### PROBLEM REQUIREMENTS
Reproduce the entries below in full, word for word.

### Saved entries
= Beginning of Section =

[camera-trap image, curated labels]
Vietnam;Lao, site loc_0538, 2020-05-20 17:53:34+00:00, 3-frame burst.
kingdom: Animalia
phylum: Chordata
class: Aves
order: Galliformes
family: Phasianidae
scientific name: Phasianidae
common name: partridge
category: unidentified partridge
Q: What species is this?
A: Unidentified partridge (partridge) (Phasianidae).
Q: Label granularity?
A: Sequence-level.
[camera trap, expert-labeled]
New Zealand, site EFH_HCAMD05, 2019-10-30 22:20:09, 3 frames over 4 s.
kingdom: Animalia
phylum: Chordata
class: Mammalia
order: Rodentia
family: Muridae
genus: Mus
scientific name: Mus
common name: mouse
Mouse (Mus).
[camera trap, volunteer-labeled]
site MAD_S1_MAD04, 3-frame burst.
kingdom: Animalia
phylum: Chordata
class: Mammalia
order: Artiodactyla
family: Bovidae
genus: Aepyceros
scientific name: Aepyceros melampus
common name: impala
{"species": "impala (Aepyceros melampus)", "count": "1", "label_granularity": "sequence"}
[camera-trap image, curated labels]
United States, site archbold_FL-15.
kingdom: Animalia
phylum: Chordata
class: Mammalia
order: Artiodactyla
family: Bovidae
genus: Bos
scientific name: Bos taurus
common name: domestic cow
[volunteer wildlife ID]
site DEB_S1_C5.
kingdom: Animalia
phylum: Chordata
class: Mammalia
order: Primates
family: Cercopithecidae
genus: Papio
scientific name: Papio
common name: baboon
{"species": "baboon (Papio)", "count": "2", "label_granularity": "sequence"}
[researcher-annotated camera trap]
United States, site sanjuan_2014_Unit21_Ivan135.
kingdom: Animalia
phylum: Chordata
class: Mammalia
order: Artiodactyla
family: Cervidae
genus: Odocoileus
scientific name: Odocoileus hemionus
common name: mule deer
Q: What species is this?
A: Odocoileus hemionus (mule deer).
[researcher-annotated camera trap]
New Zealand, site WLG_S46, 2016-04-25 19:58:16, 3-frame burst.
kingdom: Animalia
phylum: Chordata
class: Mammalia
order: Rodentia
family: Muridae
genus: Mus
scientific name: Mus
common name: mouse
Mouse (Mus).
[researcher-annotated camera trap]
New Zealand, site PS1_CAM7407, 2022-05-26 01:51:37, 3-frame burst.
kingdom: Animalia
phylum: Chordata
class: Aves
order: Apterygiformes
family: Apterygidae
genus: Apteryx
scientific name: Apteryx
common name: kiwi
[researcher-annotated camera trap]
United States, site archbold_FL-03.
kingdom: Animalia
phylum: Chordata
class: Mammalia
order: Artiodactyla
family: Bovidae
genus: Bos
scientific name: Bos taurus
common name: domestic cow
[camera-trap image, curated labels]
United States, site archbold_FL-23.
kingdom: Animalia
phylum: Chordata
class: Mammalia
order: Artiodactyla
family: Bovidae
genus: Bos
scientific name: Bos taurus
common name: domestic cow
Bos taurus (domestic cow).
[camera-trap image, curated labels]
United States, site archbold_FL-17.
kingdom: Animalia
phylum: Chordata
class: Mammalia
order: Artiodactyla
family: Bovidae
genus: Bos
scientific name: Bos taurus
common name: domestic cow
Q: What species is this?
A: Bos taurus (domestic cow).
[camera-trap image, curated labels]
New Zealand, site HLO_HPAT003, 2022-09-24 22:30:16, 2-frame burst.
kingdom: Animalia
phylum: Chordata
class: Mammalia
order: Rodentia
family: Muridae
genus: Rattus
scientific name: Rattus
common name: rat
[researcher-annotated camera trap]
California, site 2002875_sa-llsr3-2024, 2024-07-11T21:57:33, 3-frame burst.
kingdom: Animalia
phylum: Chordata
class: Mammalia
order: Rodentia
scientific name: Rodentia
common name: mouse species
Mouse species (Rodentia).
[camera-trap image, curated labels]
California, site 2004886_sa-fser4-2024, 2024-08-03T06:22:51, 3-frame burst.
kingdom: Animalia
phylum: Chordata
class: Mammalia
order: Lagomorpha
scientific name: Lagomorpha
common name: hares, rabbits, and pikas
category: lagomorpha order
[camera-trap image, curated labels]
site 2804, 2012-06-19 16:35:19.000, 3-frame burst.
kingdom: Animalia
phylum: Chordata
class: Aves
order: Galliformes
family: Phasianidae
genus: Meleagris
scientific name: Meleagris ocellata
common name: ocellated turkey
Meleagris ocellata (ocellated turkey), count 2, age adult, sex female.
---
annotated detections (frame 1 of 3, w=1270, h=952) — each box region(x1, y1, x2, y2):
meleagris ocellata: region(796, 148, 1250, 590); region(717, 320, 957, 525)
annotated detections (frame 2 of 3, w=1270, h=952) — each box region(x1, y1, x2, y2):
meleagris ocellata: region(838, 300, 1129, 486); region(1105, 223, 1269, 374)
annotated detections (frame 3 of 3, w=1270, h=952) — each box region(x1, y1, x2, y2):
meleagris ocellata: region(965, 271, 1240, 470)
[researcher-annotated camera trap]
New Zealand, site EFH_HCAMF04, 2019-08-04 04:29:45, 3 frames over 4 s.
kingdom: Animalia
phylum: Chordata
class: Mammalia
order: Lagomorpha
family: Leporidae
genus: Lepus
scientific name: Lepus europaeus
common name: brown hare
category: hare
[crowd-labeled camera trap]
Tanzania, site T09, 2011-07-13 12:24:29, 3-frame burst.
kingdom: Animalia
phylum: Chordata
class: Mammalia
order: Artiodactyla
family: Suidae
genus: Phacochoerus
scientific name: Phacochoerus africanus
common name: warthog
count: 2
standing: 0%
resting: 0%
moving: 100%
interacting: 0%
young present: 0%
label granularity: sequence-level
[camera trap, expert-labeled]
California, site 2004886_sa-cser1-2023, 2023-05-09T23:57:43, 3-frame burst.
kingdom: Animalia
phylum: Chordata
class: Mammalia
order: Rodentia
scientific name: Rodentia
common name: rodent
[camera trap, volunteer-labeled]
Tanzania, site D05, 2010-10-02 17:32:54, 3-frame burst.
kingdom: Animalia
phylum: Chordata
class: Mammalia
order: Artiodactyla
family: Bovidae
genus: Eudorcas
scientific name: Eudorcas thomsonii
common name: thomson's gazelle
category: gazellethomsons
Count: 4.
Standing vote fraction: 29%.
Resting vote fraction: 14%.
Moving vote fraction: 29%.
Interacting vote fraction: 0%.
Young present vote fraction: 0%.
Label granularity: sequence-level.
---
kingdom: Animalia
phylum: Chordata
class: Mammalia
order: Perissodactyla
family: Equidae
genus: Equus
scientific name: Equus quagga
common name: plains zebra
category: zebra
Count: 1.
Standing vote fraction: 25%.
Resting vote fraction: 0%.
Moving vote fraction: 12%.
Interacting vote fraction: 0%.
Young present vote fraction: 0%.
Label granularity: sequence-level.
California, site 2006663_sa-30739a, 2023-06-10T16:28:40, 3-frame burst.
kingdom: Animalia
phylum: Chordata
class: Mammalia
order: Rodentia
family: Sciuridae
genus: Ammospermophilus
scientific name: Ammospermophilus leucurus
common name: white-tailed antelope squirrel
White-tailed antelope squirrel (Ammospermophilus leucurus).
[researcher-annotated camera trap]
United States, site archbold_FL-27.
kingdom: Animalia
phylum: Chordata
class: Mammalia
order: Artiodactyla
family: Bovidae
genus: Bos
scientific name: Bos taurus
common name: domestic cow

= End of Section =

### WORKED SOLUTION
[camera-trap image, curated labels]
Vietnam;Lao, site loc_0538, 2020-05-20 17:53:34+00:00, 3-frame burst.
kingdom: Animalia
phylum: Chordata
class: Aves
order: Galliformes
family: Phasianidae
scientific name: Phasianidae
common name: partridge
category: unidentified partridge
Q: What species is this?
A: Unidentified partridge (partridge) (Phasianidae).
Q: Label granularity?
A: Sequence-level.
[camera trap, expert-labeled]
New Zealand, site EFH_HCAMD05, 2019-10-30 22:20:09, 3 frames over 4 s.
kingdom: Animalia
phylum: Chordata
class: Mammalia
order: Rodentia
family: Muridae
genus: Mus
scientific name: Mus
common name: mouse
Mouse (Mus).
[camera trap, volunteer-labeled]
site MAD_S1_MAD04, 3-frame burst.
kingdom: Animalia
phylum: Chordata
class: Mammalia
order: Artiodactyla
family: Bovidae
genus: Aepyceros
scientific name: Aepyceros melampus
common name: impala
{"species": "impala (Aepyceros melampus)", "count": "1", "label_granularity": "sequence"}
[camera-trap image, curated labels]
United States, site archbold_FL-15.
kingdom: Animalia
phylum: Chordata
class: Mammalia
order: Artiodactyla
family: Bovidae
genus: Bos
scientific name: Bos taurus
common name: domestic cow
[volunteer wildlife ID]
site DEB_S1_C5.
kingdom: Animalia
phylum: Chordata
class: Mammalia
order: Primates
family: Cercopithecidae
genus: Papio
scientific name: Papio
common name: baboon
{"species": "baboon (Papio)", "count": "2", "label_granularity": "sequence"}
[researcher-annotated camera trap]
United States, site sanjuan_2014_Unit21_Ivan135.
kingdom: Animalia
phylum: Chordata
class: Mammalia
order: Artiodactyla
family: Cervidae
genus: Odocoileus
scientific name: Odocoileus hemionus
common name: mule deer
Q: What species is this?
A: Odocoileus hemionus (mule deer).
[researcher-annotated camera trap]
New Zealand, site WLG_S46, 2016-04-25 19:58:16, 3-frame burst.
kingdom: Animalia
phylum: Chordata
class: Mammalia
order: Rodentia
family: Muridae
genus: Mus
scientific name: Mus
common name: mouse
Mouse (Mus).
[researcher-annotated camera trap]
New Zealand, site PS1_CAM7407, 2022-05-26 01:51:37, 3-frame burst.
kingdom: Animalia
phylum: Chordata
class: Aves
order: Apterygiformes
family: Apterygidae
genus: Apteryx
scientific name: Apteryx
common name: kiwi
[researcher-annotated camera trap]
United States, site archbold_FL-03.
kingdom: Animalia
phylum: Chordata
class: Mammalia
order: Artiodactyla
family: Bovidae
genus: Bos
scientific name: Bos taurus
common name: domestic cow
[camera-trap image, curated labels]
United States, site archbold_FL-23.
kingdom: Animalia
phylum: Chordata
class: Mammalia
order: Artiodactyla
family: Bovidae
genus: Bos
scientific name: Bos taurus
common name: domestic cow
Bos taurus (domestic cow).
[camera-trap image, curated labels]
United States, site archbold_FL-17.
kingdom: Animalia
phylum: Chordata
class: Mammalia
order: Artiodactyla
family: Bovidae
genus: Bos
scientific name: Bos taurus
common name: domestic cow
Q: What species is this?
A: Bos taurus (domestic cow).
[camera-trap image, curated labels]
New Zealand, site HLO_HPAT003, 2022-09-24 22:30:16, 2-frame burst.
kingdom: Animalia
phylum: Chordata
class: Mammalia
order: Rodentia
family: Muridae
genus: Rattus
scientific name: Rattus
common name: rat
[researcher-annotated camera trap]
California, site 2002875_sa-llsr3-2024, 2024-07-11T21:57:33, 3-frame burst.
kingdom: Animalia
phylum: Chordata
class: Mammalia
order: Rodentia
scientific name: Rodentia
common name: mouse species
Mouse species (Rodentia).
[camera-trap image, curated labels]
California, site 2004886_sa-fser4-2024, 2024-08-03T06:22:51, 3-frame burst.
kingdom: Animalia
phylum: Chordata
class: Mammalia
order: Lagomorpha
scientific name: Lagomorpha
common name: hares, rabbits, and pikas
category: lagomorpha order
[camera-trap image, curated labels]
site 2804, 2012-06-19 16:35:19.000, 3-frame burst.
kingdom: Animalia
phylum: Chordata
class: Aves
order: Galliformes
family: Phasianidae
genus: Meleagris
scientific name: Meleagris ocellata
common name: ocellated turkey
Meleagris ocellata (ocellated turkey), count 2, age adult, sex female.
---
annotated detections (frame 1 of 3, w=1270, h=952) — each box region(x1, y1, x2, y2):
meleagris ocellata: region(796, 148, 1250, 590); region(717, 320, 957, 525)
annotated detections (frame 2 of 3, w=1270, h=952) — each box region(x1, y1, x2, y2):
meleagris ocellata: region(838, 300, 1129, 486); region(1105, 223, 1269, 374)
annotated detections (frame 3 of 3, w=1270, h=952) — each box region(x1, y1, x2, y2):
meleagris ocellata: region(965, 271, 1240, 470)
[researcher-annotated camera trap]
New Zealand, site EFH_HCAMF04, 2019-08-04 04:29:45, 3 frames over 4 s.
kingdom: Animalia
phylum: Chordata
class: Mammalia
order: Lagomorpha
family: Leporidae
genus: Lepus
scientific name: Lepus europaeus
common name: brown hare
category: hare
[crowd-labeled camera trap]
Tanzania, site T09, 2011-07-13 12:24:29, 3-frame burst.
kingdom: Animalia
phylum: Chordata
class: Mammalia
order: Artiodactyla
family: Suidae
genus: Phacochoerus
scientific name: Phacochoerus africanus
common name: warthog
count: 2
standing: 0%
resting: 0%
moving: 100%
interacting: 0%
young present: 0%
label granularity: sequence-level
[camera trap, expert-labeled]
California, site 2004886_sa-cser1-2023, 2023-05-09T23:57:43, 3-frame burst.
kingdom: Animalia
phylum: Chordata
class: Mammalia
order: Rodentia
scientific name: Rodentia
common name: rodent
[camera trap, volunteer-labeled]
Tanzania, site D05, 2010-10-02 17:32:54, 3-frame burst.
kingdom: Animalia
phylum: Chordata
class: Mammalia
order: Artiodactyla
family: Bovidae
genus: Eudorcas
scientific name: Eudorcas thomsonii
common name: thomson's gazelle
category: gazellethomsons
Count: 4.
Standing vote fraction: 29%.
Resting vote fraction: 14%.
Moving vote fraction: 29%.
Interacting vote fraction: 0%.
Young present vote fraction: 0%.
Label granularity: sequence-level.
---
kingdom: Animalia
phylum: Chordata
class: Mammalia
order: Perissodactyla
family: Equidae
genus: Equus
scientific name: Equus quagga
common name: plains zebra
category: zebra
Count: 1.
Standing vote fraction: 25%.
Resting vote fraction: 0%.
Moving vote fraction: 12%.
Interacting vote fraction: 0%.
Young present vote fraction: 0%.
Label granularity: sequence-level.
California, site 2006663_sa-30739a, 2023-06-10T16:28:40, 3-frame burst.
kingdom: Animalia
phylum: Chordata
class: Mammalia
order: Rodentia
family: Sciuridae
genus: Ammospermophilus
scientific name: Ammospermophilus leucurus
common name: white-tailed antelope squirrel
White-tailed antelope squirrel (Ammospermophilus leucurus).
[researcher-annotated camera trap]
United States, site archbold_FL-27.
kingdom: Animalia
phylum: Chordata
class: Mammalia
order: Artiodactyla
family: Bovidae
genus: Bos
scientific name: Bos taurus
common name: domestic cow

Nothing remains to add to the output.